Kazılar, antik kent devletinin akropolünde, 5.500 yıllık bir geçmişe sahip kutsal alanda gerçekleştiriliyor. 2022'deki kazılarda, tanrıça Demeter'e MÖ 7. yüzyıldan itibaren ibadet edildiği ortaya çıkarıldı. Başlangıçta doğal bir mağara olarak kullanılan bu alan, daha sonra genişletilerek bir tapınak inşa edildi.
2023 ve 2024'teki kazılarda, kutsal alanda adak olarak kullanılan çeşitli fiziksel kalıntılar bulundu. Bu kalıntılar arasında Geç Neolitik döneme (MÖ 3500) ve Minos dönemine ait eserler de yer alıyor.
Buluntular arasında kil figürinler, Mısır ve Fenike cam objeler ve Demeter'in adının Dor lehçesiyle yazılı olduğu vazolar bulunuyor. Ayrıca, MÖ 7. yüzyıla tarihlenen, yüksek detaylı kadın figürleri ve diademler de keşfedildi. Bu figürlerin, Fenikelilerin ana tanrıçası Astarte ile ilişkili olabileceği düşünülüyor.

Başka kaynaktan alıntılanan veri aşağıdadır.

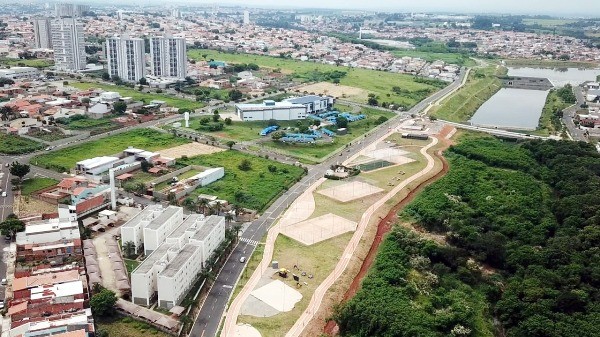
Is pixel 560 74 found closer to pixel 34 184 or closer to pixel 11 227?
pixel 34 184

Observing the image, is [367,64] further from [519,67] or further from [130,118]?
[130,118]

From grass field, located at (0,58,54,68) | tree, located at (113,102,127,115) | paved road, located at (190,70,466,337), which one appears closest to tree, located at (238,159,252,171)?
paved road, located at (190,70,466,337)

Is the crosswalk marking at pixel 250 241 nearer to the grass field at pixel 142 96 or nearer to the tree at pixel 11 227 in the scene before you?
the tree at pixel 11 227

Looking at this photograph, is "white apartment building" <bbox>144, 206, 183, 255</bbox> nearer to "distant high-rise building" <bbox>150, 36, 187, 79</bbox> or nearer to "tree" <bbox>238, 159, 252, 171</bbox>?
"tree" <bbox>238, 159, 252, 171</bbox>

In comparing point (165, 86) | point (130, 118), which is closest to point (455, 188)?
point (130, 118)

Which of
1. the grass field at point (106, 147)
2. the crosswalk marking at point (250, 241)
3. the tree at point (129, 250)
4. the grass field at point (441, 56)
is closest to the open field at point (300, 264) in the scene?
the crosswalk marking at point (250, 241)

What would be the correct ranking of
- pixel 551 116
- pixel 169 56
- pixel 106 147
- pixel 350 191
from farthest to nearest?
pixel 169 56
pixel 551 116
pixel 106 147
pixel 350 191

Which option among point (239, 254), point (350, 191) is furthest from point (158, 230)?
point (350, 191)
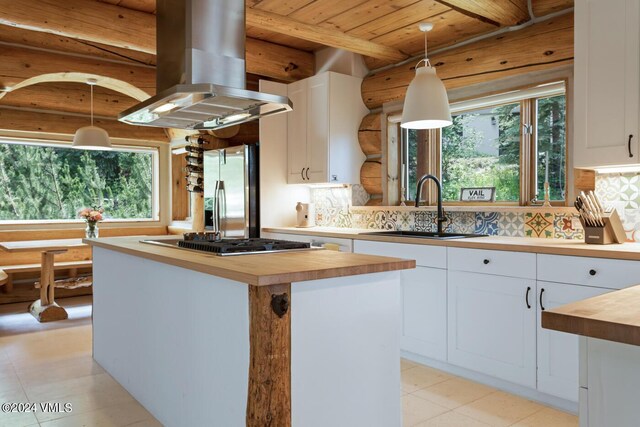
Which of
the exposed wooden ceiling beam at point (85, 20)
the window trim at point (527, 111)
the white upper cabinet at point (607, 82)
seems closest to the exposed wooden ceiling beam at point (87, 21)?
the exposed wooden ceiling beam at point (85, 20)

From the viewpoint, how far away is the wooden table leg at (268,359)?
1.77 m

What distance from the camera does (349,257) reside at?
90.8 inches

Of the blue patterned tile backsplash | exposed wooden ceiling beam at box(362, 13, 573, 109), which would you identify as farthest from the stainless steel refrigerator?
exposed wooden ceiling beam at box(362, 13, 573, 109)

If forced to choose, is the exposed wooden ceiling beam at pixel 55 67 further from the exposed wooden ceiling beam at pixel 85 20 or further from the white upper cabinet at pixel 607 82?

Dr. Elpida Hatzidakis'in başkanlığında yürütülen kazılar, Ege Denizi Eski Eserler Müdürlüğü'nün desteğiyle arkeologlar ve mimarların işbirliğiyle devam ediyor.
Kazılarda elde edilen bulgular, Girit'te Demeter'e tapınma ve antik dönemin dini yaşamı hakkında önemli bilgiler sağlıyor. Geçtiğimiz sezonda 500'den fazla obje ve 200'den fazla mimari unsurun gün yüzüne çıkarılması, Phalasarna'daki Demeter Tapınağı'nı eşsiz bir arkeolojik alan haline getiriyor.
Tapınak, bir zamanlar limana bakan iki dağ zirvesi arasına inşa edilmiş olup, MÖ 4. ve 3. yüzyıllarda yeniden inşa edilmiştir. Tapınakta, tanrıça Demeter'e adanmış adak vazolarının bulunduğu beş adet adak sandığı bulunmuştur.
1986'da başlayan kazılar, bölgenin tarihini aydınlatmaya devam ediyor. Kazılarda elde edilen eserler, Kısamos ve Hanya müzelerinde sergilenmektedir.